Was het vroeger beter? Vast en zeker! De analyses zijn al
talloze keren gemaakt. Kan er iets aan worden gedaan? Dat is een andere vraag. Waarom
zijn die supermarkten er gekomen? Door de druk van nationale en supranationale
ondernemingen. Door Europa allicht ook. En onder het mom van het werkgelegenheidsargument,
denk ik. Maar hoeveel werkplaatsen van kruideniers, hoteliers, caféuitbaters
zijn erdoor teloorgegaan? Ambachtslui? Boeren? Want de hele stiel is natuurlijk
ook geglobaliseerd – het gaat niet enkel om de distributie!
Les grandes surfaces
ofte schaalvergroting: dat is er ook in de landbouw, met de grote percelen en
de monoculturen.
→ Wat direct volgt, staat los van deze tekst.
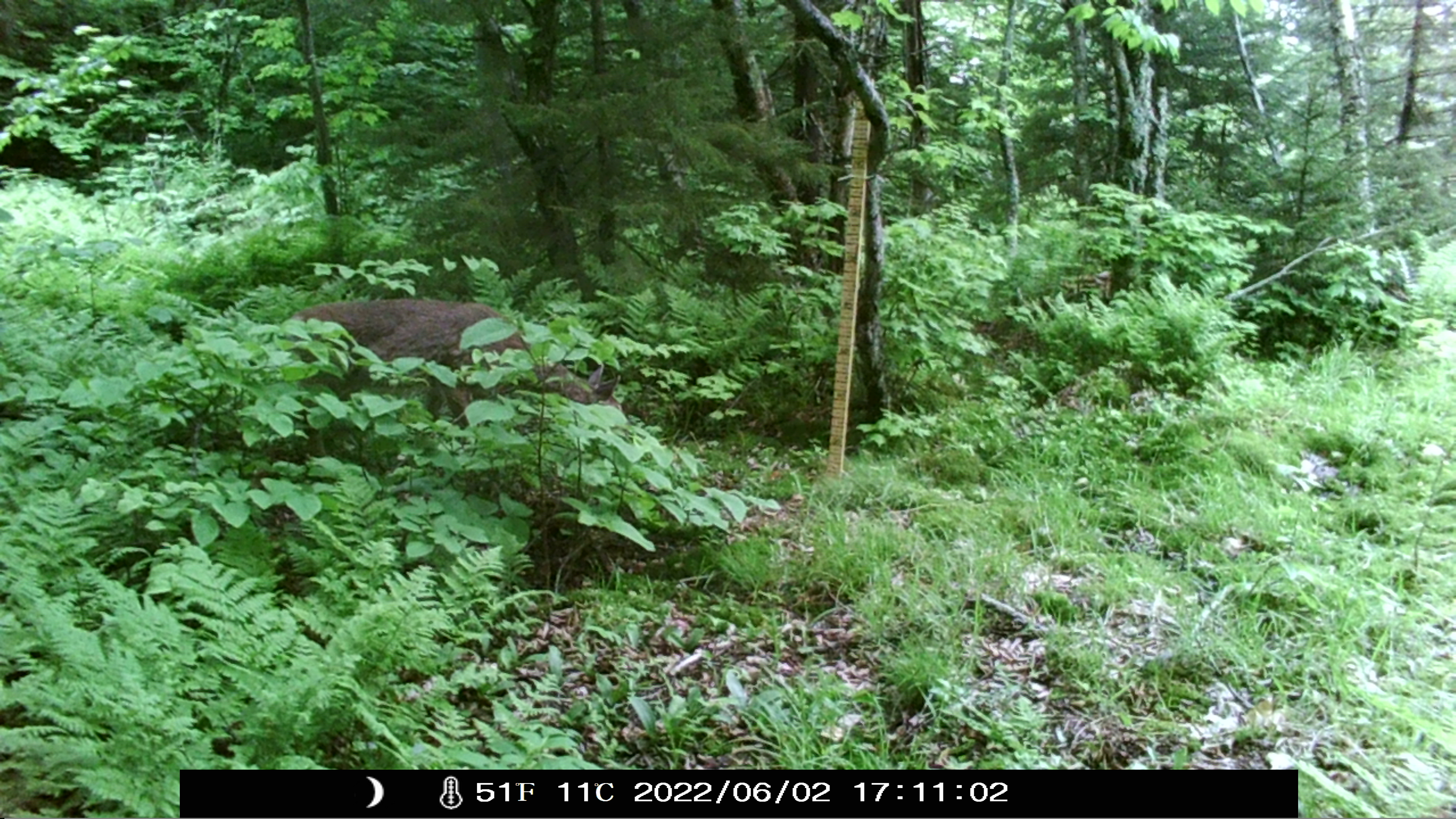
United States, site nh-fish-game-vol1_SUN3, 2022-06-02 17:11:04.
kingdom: Animalia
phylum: Chordata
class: Mammalia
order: Artiodactyla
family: Cervidae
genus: Odocoileus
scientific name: Odocoileus virginianus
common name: white-tailed deer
Koolzaad? Ja, mooie gele akkers, maar hoe bedreigend zijn ze voor
het ecosysteem? De maïs. De eindeloze graanvelden in de Champagnestreek. De
bedrieglijk charmante zonnebloemvelden.
Ik denk dat vijftig, zestig jaar geleden, voor deze hele
revolutie die zowat alles kapotmaakt, de mensen gelukkiger waren. Dommer
misschien ook, en dom gehouden door de toen nog almachtige kerk, maar gelukkiger.